§ **Passage provided**
--------------------------------------------------
Improving the stability of CdS quantum dot sensitized solar cell using highly efficient and porous CuS counter electrode

Thin films from copper sulfide (Cu_xS) are the most commonly used electrocatalyst counter electrodes (CEs) for high-efficiency quantum dot sensitized solar cells (QDSSCs) because of its superior electrocatalytic activity in the presence of polysulfide electrolytes. In addition to the stability issues, the Cu_xS CEs are usually prepared by complicated, costly, time consuming, and less productive methods, which are inadequate for practical applications of QDSSCs. In this work, we present a simple approach for fabricating an efficient and stable CE for QDSSCs using pure covellite phase CuS nanoparticles (NPs) pre-prepared via a cheap, fast, and scalable chemical method. The catalyst ink was obtained by mixing the as-prepared CuS NPs with polyvinylidene fluoride, as a polymeric binder, which was then directly applied to a conductive fluorine-doped tin oxide substrate without any further high temperature post treatment. Cyclic voltammetry (CV), electrochemical impedance spectroscopy (EIS), and Tafel polarization measurements were used to investigate the electrocatalytic activity of the CuS NPs CE. The power conversion efficiency of 2.6% was achieved from CdS QDSSC assembled with CuS NPs CE, which was higher than 1.57% for conventional Cu₂S/brass and 1.33% for Pt CEs under one-sun illumination. The CdS QDSSC with CuS NPs CE was also able to supply a constant photocurrent value without any obvious decrease under light soaking test, in contrast to the devices with Cu₂S/brass and Pt CEs, which showed inferior stability. This remarkable photovoltaic performance was attributed to the nanoporous morphology and the excellent electrocatalytic activity of CuS NPs CE.
--------------------------------------------------
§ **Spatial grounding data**
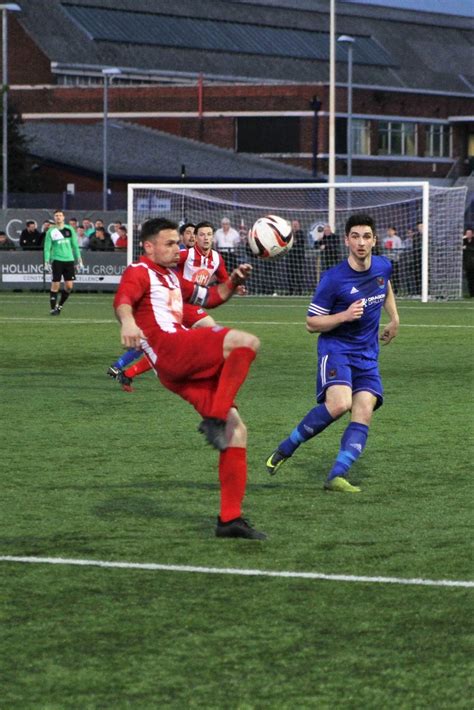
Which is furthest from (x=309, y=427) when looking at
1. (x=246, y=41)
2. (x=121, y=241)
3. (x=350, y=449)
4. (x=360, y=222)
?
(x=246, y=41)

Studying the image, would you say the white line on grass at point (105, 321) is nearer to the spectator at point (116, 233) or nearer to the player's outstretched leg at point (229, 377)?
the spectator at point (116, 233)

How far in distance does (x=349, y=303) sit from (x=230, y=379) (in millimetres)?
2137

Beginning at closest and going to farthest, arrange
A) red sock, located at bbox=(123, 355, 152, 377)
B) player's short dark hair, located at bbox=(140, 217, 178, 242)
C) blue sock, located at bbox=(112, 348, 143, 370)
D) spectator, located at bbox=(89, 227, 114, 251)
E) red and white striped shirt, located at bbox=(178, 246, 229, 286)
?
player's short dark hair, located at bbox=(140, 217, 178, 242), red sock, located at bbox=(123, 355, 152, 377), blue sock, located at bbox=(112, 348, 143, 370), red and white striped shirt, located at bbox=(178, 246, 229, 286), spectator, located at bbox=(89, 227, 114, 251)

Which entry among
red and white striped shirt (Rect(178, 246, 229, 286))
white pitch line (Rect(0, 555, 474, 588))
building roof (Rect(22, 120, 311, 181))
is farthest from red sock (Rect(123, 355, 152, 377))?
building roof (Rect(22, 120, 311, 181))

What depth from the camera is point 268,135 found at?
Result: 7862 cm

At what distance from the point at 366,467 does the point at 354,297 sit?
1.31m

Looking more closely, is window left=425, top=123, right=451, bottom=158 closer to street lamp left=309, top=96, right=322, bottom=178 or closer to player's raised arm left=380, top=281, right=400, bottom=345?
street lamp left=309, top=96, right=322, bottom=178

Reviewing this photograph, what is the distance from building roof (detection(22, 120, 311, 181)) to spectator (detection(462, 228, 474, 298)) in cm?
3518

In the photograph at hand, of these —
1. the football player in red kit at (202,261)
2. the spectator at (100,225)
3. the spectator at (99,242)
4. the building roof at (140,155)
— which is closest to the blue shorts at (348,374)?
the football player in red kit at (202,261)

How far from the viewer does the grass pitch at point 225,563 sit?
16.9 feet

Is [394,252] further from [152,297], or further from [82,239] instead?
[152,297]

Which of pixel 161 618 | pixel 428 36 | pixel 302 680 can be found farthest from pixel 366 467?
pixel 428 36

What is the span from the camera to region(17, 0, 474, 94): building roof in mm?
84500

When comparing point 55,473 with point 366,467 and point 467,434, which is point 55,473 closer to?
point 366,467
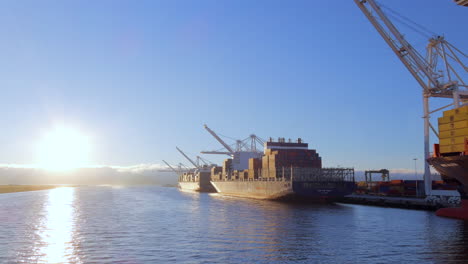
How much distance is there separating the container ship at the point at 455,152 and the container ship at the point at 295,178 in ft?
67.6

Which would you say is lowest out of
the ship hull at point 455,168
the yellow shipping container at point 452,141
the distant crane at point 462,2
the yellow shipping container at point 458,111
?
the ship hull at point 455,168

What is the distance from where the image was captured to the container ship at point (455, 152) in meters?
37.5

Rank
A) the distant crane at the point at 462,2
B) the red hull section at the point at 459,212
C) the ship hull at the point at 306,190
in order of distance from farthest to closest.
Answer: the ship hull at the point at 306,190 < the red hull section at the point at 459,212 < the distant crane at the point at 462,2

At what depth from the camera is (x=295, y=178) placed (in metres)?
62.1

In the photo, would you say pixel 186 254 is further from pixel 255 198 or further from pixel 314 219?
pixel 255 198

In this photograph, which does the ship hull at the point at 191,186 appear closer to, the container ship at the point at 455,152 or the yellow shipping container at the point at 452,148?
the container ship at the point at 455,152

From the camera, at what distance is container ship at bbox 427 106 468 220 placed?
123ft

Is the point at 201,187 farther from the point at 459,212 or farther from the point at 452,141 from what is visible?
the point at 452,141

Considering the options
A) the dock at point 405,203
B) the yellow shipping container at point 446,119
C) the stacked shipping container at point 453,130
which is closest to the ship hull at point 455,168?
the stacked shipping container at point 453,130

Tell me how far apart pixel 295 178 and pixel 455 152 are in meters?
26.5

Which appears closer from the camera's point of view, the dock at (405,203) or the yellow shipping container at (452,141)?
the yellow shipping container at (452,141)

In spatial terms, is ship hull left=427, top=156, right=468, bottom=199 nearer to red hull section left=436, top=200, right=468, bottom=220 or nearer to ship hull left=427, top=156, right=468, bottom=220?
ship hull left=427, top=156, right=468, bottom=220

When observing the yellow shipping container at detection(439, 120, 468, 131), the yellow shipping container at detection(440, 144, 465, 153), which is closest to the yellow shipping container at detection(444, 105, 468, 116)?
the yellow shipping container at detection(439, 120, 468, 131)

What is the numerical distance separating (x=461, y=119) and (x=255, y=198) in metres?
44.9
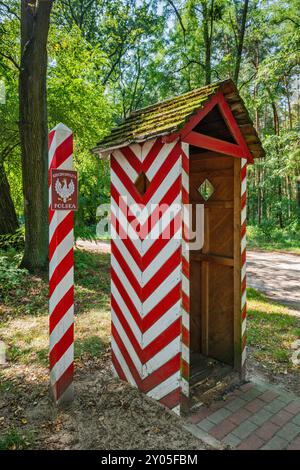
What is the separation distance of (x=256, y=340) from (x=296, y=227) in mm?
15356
--------------------------------------------------
§ **Exercise prompt**
Reproduce the abstract on the CuS counter electrode for CdS quantum dot solar cells word for word, in full.

§ **Solution below**
Improving the stability of CdS quantum dot sensitized solar cell using highly efficient and porous CuS counter electrode

Thin films from copper sulfide (Cu_xS) are the most commonly used electrocatalyst counter electrodes (CEs) for high-efficiency quantum dot sensitized solar cells (QDSSCs) because of its superior electrocatalytic activity in the presence of polysulfide electrolytes. In addition to the stability issues, the Cu_xS CEs are usually prepared by complicated, costly, time consuming, and less productive methods, which are inadequate for practical applications of QDSSCs. In this work, we present a simple approach for fabricating an efficient and stable CE for QDSSCs using pure covellite phase CuS nanoparticles (NPs) pre-prepared via a cheap, fast, and scalable chemical method. The catalyst ink was obtained by mixing the as-prepared CuS NPs with polyvinylidene fluoride, as a polymeric binder, which was then directly applied to a conductive fluorine-doped tin oxide substrate without any further high temperature post treatment. Cyclic voltammetry (CV), electrochemical impedance spectroscopy (EIS), and Tafel polarization measurements were used to investigate the electrocatalytic activity of the CuS NPs CE. The power conversion efficiency of 2.6% was achieved from CdS QDSSC assembled with CuS NPs CE, which was higher than 1.57% for conventional Cu₂S/brass and 1.33% for Pt CEs under one-sun illumination. The CdS QDSSC with CuS NPs CE was also able to supply a constant photocurrent value without any obvious decrease under light soaking test, in contrast to the devices with Cu₂S/brass and Pt CEs, which showed inferior stability. This remarkable photovoltaic performance was attributed to the nanoporous morphology and the excellent electrocatalytic activity of CuS NPs CE.